Out of the Classroom, Into the Warehouse

Out of the Classroom, Into the Warehouse

Careers in the warehousing, distribution, and other supply chain-based fields involve a lot of moving pieces, both in the literal and figurative sense. These concepts-in-motion can be difficult things for new logistics learners to wrap their heads around until they get a real-world sense of the industry. But unfortunately for many students, practical opportunities don’t happen until as late as their internship.

But now, that’s all changing. An innovative new partnership aims to box up that tired old notion and send it packing.

The Logistics Learning Lab

The University of Indianapolis (UIndy) and Vincennes University (VU) have teamed up to provide educational training experiences and warehousing simulation exercises. The new UIndy Logistics Learning Lab, located inside the 30,000-square-foot VU Logistics Training & Education Center (VU LTEC) in Plainfield, will allow university students to participate in lab simulations using cutting-edge technology and industry-tested equipment.
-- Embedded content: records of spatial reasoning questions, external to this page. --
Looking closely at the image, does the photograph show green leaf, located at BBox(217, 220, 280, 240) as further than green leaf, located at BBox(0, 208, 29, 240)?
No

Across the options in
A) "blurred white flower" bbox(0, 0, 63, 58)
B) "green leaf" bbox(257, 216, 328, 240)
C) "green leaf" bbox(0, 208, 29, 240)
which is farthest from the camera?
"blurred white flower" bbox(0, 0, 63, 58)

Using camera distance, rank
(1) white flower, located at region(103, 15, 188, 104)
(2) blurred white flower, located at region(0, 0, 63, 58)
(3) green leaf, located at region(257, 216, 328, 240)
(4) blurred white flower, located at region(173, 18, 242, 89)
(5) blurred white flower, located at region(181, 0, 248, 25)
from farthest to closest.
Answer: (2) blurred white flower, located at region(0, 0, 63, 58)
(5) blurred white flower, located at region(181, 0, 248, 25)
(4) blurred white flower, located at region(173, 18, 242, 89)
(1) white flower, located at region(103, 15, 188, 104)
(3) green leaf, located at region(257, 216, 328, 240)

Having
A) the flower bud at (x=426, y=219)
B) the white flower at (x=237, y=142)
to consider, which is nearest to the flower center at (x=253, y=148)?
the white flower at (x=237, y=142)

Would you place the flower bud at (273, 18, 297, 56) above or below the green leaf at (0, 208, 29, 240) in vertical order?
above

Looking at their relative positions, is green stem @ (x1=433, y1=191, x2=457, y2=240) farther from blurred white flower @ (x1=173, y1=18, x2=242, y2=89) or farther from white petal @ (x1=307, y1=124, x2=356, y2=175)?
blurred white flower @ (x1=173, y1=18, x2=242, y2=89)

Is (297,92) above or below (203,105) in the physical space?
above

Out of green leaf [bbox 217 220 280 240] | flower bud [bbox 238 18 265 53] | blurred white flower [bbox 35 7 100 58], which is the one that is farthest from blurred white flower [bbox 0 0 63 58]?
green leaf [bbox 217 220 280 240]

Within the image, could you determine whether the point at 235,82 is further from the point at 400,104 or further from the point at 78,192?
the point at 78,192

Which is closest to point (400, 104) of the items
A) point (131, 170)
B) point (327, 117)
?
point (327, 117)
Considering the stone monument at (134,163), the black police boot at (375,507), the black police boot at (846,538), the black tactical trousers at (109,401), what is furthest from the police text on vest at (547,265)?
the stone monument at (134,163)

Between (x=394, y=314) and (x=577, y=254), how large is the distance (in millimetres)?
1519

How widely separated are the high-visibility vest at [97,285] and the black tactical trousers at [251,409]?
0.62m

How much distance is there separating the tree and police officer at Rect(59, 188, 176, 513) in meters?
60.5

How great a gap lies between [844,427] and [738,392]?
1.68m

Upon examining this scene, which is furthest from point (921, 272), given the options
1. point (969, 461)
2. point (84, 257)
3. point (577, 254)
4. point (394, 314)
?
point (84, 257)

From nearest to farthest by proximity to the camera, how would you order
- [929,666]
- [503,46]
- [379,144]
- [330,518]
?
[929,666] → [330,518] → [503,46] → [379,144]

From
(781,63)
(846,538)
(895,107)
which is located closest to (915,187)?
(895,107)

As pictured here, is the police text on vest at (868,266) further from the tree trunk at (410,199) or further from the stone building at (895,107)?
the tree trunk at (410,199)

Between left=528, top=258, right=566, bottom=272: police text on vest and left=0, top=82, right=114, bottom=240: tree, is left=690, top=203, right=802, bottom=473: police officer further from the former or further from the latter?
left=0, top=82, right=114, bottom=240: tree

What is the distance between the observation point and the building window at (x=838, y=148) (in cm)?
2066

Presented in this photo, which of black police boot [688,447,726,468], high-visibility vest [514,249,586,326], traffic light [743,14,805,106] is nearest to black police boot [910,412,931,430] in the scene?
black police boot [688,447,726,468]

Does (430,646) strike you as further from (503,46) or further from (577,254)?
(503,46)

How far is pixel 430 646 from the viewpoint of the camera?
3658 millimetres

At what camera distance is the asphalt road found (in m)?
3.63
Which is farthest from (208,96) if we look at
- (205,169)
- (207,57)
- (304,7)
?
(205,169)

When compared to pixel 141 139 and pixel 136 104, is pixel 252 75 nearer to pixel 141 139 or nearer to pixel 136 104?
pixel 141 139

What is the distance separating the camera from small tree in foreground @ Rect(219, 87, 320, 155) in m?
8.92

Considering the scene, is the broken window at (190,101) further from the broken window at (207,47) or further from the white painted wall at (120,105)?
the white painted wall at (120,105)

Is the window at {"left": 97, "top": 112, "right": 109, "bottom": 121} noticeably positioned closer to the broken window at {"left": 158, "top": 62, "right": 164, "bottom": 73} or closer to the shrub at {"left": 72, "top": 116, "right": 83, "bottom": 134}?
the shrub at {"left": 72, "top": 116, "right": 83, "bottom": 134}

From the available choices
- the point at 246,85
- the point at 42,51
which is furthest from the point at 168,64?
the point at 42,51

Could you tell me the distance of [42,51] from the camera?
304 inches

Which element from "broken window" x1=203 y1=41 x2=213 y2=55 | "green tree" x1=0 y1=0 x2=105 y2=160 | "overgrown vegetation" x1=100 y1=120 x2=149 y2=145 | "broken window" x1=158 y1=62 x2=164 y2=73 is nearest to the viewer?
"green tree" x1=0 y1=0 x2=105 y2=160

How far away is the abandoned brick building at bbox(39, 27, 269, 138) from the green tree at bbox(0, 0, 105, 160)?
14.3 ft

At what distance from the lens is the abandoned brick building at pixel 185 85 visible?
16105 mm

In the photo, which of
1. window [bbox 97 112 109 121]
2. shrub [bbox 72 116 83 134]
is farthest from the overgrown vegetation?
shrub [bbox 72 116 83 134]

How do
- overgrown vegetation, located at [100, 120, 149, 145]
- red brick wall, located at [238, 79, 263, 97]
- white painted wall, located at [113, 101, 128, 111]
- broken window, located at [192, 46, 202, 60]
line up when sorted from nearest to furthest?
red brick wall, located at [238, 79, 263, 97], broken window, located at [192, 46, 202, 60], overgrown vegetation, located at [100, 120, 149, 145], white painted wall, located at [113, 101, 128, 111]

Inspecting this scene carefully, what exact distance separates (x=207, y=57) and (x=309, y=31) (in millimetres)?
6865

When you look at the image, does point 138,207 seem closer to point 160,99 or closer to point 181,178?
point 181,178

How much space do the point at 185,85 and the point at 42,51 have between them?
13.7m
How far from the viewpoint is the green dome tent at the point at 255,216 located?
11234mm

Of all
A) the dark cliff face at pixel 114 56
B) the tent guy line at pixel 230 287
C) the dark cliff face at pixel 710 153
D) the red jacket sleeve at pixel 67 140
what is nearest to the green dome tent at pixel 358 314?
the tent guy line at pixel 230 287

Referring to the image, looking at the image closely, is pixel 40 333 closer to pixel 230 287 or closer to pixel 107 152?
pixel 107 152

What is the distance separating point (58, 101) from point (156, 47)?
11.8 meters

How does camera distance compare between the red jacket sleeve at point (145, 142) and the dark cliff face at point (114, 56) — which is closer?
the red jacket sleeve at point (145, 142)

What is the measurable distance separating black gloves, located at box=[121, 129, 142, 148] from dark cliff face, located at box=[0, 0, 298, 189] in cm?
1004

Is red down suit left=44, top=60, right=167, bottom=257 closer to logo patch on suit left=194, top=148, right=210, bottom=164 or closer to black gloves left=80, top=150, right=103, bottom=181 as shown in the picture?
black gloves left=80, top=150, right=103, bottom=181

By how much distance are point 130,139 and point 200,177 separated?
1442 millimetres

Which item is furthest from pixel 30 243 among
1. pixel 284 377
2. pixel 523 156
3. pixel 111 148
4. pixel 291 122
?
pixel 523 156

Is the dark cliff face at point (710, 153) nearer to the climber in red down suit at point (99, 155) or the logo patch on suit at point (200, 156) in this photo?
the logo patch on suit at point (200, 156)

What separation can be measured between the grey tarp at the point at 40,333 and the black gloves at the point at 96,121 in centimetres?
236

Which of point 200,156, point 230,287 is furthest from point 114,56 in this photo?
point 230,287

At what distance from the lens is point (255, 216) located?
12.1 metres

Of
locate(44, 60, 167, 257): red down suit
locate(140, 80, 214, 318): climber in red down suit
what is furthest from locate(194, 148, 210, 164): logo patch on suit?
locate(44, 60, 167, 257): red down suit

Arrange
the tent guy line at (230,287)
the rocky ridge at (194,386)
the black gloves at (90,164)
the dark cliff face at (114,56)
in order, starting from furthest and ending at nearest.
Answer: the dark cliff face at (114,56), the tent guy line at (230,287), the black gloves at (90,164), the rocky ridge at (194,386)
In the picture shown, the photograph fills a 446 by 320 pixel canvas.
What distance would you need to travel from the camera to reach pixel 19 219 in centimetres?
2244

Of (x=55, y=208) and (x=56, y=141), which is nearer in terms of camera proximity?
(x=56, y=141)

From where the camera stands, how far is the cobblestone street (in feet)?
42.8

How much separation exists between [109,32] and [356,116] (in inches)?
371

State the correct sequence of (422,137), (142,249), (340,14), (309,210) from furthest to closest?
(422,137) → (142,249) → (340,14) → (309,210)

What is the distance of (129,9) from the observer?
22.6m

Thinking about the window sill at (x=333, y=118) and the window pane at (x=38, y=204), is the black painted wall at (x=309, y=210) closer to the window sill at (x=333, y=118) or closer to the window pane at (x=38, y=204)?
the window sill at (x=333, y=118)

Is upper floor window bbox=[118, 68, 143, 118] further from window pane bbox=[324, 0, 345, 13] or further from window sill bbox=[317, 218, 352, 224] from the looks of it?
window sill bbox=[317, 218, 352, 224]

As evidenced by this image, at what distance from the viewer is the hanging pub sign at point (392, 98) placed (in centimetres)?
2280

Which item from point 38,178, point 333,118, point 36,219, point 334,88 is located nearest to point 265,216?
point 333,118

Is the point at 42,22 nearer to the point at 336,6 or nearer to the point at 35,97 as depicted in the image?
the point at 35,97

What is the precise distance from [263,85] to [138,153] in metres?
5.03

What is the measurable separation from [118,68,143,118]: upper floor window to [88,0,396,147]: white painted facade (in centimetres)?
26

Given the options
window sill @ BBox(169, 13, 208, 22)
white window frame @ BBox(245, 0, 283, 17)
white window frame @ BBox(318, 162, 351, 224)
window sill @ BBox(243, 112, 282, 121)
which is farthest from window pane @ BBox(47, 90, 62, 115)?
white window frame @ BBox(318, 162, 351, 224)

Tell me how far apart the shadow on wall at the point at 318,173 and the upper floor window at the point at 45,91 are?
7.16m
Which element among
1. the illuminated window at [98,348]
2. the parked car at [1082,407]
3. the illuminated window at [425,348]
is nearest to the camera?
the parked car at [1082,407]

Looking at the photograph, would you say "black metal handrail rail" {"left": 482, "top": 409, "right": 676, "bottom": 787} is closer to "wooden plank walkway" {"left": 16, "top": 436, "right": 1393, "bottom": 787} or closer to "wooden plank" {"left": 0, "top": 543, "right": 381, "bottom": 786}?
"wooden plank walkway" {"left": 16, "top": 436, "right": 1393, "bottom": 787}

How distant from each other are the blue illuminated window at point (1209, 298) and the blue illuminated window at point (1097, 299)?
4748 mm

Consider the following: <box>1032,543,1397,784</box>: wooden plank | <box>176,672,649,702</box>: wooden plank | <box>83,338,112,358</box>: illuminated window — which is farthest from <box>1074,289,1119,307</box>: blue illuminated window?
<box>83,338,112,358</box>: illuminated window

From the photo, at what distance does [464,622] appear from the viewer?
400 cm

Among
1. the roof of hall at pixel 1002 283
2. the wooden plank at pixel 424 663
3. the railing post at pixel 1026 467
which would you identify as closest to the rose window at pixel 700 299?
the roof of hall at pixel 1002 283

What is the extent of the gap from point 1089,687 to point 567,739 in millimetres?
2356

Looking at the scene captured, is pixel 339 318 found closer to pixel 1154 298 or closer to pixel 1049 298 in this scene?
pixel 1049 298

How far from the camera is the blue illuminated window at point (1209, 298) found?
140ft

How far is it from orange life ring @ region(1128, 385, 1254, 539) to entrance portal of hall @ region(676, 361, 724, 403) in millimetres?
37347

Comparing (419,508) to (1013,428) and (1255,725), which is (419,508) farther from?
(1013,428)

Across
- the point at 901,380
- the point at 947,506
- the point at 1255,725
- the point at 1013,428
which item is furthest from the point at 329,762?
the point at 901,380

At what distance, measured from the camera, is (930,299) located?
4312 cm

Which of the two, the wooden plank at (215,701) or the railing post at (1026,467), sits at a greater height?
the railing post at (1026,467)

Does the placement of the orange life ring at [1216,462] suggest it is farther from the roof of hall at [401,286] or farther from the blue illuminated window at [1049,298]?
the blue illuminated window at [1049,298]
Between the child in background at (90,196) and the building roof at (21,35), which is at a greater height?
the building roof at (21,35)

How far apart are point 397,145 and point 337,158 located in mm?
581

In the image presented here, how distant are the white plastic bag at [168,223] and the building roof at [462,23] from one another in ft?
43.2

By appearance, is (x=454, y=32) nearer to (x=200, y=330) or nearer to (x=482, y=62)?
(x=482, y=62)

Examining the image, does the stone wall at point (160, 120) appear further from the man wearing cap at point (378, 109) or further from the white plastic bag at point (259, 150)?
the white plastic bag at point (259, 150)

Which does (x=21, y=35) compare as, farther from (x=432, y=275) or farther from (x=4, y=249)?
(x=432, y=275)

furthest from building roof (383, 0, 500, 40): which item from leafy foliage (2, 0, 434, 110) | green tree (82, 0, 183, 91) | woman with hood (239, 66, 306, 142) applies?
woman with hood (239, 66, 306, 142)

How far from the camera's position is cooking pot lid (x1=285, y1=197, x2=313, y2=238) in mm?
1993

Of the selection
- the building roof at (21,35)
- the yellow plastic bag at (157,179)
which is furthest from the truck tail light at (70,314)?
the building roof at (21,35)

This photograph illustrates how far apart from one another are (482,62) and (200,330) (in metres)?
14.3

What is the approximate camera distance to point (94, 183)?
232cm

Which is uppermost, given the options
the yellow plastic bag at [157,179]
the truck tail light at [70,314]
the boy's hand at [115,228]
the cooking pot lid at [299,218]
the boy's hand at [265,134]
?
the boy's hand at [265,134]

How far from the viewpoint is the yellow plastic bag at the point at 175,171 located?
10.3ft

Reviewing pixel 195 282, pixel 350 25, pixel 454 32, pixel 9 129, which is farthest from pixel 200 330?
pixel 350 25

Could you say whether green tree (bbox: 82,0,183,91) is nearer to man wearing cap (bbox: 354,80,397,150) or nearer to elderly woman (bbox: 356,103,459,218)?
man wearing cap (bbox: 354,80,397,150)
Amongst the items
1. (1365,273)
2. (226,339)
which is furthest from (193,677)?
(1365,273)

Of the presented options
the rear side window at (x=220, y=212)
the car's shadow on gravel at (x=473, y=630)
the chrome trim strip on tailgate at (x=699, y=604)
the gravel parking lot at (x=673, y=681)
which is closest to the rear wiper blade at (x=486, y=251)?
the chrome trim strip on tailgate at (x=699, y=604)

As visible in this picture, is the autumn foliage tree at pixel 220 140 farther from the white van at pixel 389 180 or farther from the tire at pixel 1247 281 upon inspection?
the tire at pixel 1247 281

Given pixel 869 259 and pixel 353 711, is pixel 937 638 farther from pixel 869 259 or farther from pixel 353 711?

University officials have announced that simulations in the lab will encompass activities like unloading, software assisted fulfillment, and operating packaging automation, transportation management, and working with other warehouse equipment.

Currently, this lab is unique among Indiana universities. According to UIndy, there are no other four-year supply chain programs where the university is offering a laboratory for the study of logistics.

“I wanted a place where students could learn about logistics outside of a classroom,” said Dr. Craig Seidelson, UIndy assistant professor of operations and supply chain management. “The easiest way to teach it is actually in a warehouse.”

UIndy supply chain management students were previously getting their first hands-on experience during their applied business projects, which they conducted in actual warehouses for companies around Indianapolis. Instructors realized this type of experience was coming too late, basically because there was too large of a jump from the classroom to the warehouse.

“The gap between the classroom and the real world was wide when it comes to logistics,” Seidelson said. “And the new UIndy Logistics Learning Lab will bridge that gap. [This] will make them much more capable when doing their applied business projects with actual clients.”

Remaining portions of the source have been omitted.